◆ **EXTRAIT**:
↓

Par conclusions du 4 janvier 2021, auxquelles il est expressément référé en application de l'article 455 du code de procédure civile, la société de droit néerlandais Nile Dutch Africa Line Bv demande à la cour de :

1) Sur l'irrecevabilité de l'action des demanderesses principales :

- Infirmer le jugement du tribunal de Commerce de Marseille en date du 21 juin 2019 en ce qu'il a déclaré recevable l'action des demanderesses principales et statuant à nouveau :

- Dire et juger que la société Pescanova ne démontre pas son intérêt à agir ;

- Dire et juger que la compagnie Mutuapesca n'a pas non plus intérêt à agir ;

- Déclarer en conséquence irrecevable l'action des sociétés Pescanova et Mutuapesca,

2) Sur le fond :

- Confirmer le jugement du tribunal de commerce de Marseille en date du 21 juin 2019 en ce qu'il a retenu une faute du chargeur Pescanova, exonérant le transporteur maritime de toute responsabilité,

- Dire et juger que le rapport d'expertise de la société Eurovet n'est pas opposable à la société Nile Dutch ;

- Dire et juger en conséquence que la preuve du dommage n'est pas rapportée ;



- Dire et juger en tout état de cause que le préjudice doit être limité à 302 390, 09 euros,

3) A titre subsidiaire sur le mal fondé de l'appel en garantie de CMA CGM :

- Dire et juger que la preuve n'est pas rapportée que le dommage serait survenu pendant le transport confié à la société Nile Dutch, laquelle bénéficie d'une présomption de livraison conforme ;

- Dire et juger que la société CMA CGM a transmis à la société Nile Dutch des instructions de transport erronées ;

- Dire et juger que ni le connaissement ni le manifest Reefer n'indiquent que la température de transport devait être de -18 °C,

- Dire et juger que la société CMA CGM a reconnu en cours de transport ne pas savoir s'il s'agissait de conteneurs Dry ou Reefer, ni connaître la température de transport ;

- Dire et juger que le dommage résulte d'une faute de la société CMA CGM ;

- Débouter en conséquence CMA CGM de son appel en garantie contre Nile Dutch,

4) En tout état de cause :

- Confirmer le jugement en ce qu'il a condamné CMA CGM à régler à Nile Dutch une indemnité de 3 000 € au titre de l'article 700 du code de procédure civile,

- Condamner CMA CGM à payer à la société Nile Dutch la somme de 15.000 euros au titre de l'article 700 du code de procédure civile au titre de la procédure d'appel qui s'ajouteront aux condamnations de première instance, outre les entiers dépens de première instance et d'appel, ces derniers distraits au profit de Maître Françoise Boulan, membre de la SELARL Lexavoue Aix-en-Provence, avocats associés, aux offres de droit.

↑

◆ **DONNÉES FOURNIES**:
↓

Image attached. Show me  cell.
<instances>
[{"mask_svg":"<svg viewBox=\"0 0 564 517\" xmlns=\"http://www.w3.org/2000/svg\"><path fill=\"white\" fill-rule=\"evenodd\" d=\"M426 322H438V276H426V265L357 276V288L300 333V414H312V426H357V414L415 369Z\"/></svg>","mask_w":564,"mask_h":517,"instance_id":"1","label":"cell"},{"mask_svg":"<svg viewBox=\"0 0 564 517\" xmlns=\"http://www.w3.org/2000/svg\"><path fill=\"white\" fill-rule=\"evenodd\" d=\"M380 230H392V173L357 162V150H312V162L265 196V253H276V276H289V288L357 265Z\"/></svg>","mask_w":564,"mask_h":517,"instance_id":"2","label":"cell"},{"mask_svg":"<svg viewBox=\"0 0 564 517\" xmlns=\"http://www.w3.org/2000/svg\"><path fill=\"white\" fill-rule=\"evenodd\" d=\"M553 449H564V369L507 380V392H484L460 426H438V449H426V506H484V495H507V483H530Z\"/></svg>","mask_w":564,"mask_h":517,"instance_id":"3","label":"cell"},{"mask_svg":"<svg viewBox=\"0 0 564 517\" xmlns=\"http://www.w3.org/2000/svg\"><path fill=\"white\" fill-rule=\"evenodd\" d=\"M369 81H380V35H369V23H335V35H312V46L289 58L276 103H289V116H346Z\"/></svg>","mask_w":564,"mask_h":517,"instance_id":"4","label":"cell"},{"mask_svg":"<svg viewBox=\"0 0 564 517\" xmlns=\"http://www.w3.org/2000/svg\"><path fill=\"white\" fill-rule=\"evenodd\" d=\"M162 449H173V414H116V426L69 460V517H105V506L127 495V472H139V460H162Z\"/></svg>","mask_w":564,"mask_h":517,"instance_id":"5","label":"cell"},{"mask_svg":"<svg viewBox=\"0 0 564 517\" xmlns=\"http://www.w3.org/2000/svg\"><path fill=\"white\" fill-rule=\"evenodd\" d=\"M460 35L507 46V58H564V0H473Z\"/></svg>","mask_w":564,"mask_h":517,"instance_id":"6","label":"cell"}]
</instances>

↑

◆ **EXERCICES PROPOSÉS**:
a – Renvoyez tout le passage de l'extrait des conclusions de Nile Dutch, depuis « - Dire et juger que le dommage » jusqu'à « offres de droit. ».
b – Relevez les intitulés des parties numérotées qui structurent l'extrait des conclusions de Nile Dutch.
c – Rédigez la suite de l'extrait des conclusions de Nile Dutch à partir de l'endroit où il s'arrête.
La liste fournie n'est pas utile pour cet exercice.

◆ **CORRIGÉ**:
a –
- Dire et juger que le dommage résulte d'une faute de la société CMA CGM ;

- Débouter en conséquence CMA CGM de son appel en garantie contre Nile Dutch,

4) En tout état de cause :

- Confirmer le jugement en ce qu'il a condamné CMA CGM à régler à Nile Dutch une indemnité de 3 000 € au titre de l'article 700 du code de procédure civile,

- Condamner CMA CGM à payer à la société Nile Dutch la somme de 15.000 euros au titre de l'article 700 du code de procédure civile au titre de la procédure d'appel qui s'ajouteront aux condamnations de première instance, outre les entiers dépens de première instance et d'appel, ces derniers distraits au profit de Maître Françoise Boulan, membre de la SELARL Lexavoue Aix-en-Provence, avocats associés, aux offres de droit.

b –
1) Sur l'irrecevabilité de l'action des demanderesses principales
2) Sur le fond
3) A titre subsidiaire sur le mal fondé de l'appel en garantie de CMA CGM
4) En tout état de cause

c –
MOTIFS






Sur la recevabilité de l'action des sociétés espagnoles Pescanova et Mutuapesca :




La CMA CGM soutient que la société Pescanova ne démontre pas qu'elle a un intérêt à agir puisque la facture de vente de la marchandise produit aux débats ne correspond pas à la marchandise litigieuse, que le poids total mentionné sur la facture est supérieur à celui figurant sur le connaissement, ce qui démontre selon elle, une fausse déclaration du chargeur, et, enfin, que la nature des marchandises figurant sur la facture ne correspond pas plus aux marchandises litigieuses.

Or les pièces 1 et 2 des appelantes montrent d'une part que la société Pescanova, consignee, a produit en pièce 2 la facture d'achat n°02/2016 du 18 mai 2016 qui mentionne les numéros de conteneurs dans lesquels se trouvait la marchandise litigieuse et, s'agissant de la nature de la marchandise, la cour observe qu'aucune précision n'est portée sur le connaissement hormis « Frozen seafood » de sorte que la société Pescanova, qui établit avoir acquis de la marchandise embarquée dans les conteneurs de la SA CMA CGM, en être le destinataire et avoir subi le préjudice constaté à l'ouverture des conteneurs litigieux a qualité et intérêt légitime à agir.

Le surplus des arguments développés par la CMA CGM relève du débat au fond.



S'agissant de la société Mutuapesca, la SA CMCA CGM fait valoir que la société Pescanova ne démontrant pas avoir un intérêt et une qualité à agir, elle ne peut être indemnisée par son assureur et que les conditions de la subrogation légale ne sont pas réunies faute d'un paiement préalable.

Elle ajoute que le sinistre n'était pas garanti par le contrat d'assurance en raison d'un manquement de l'assuré qui n'a pas informé correctement le transporteur maritime sur la température de transport.



Sur le premier point, il est renvoyé au paragraphe ci-dessus admettant l'existence d'un intérêt et d'une qualité à agir de l'assurée, de sorte que l'argumentation développée sur ce point par la CMA CGM est dépourvue de portée.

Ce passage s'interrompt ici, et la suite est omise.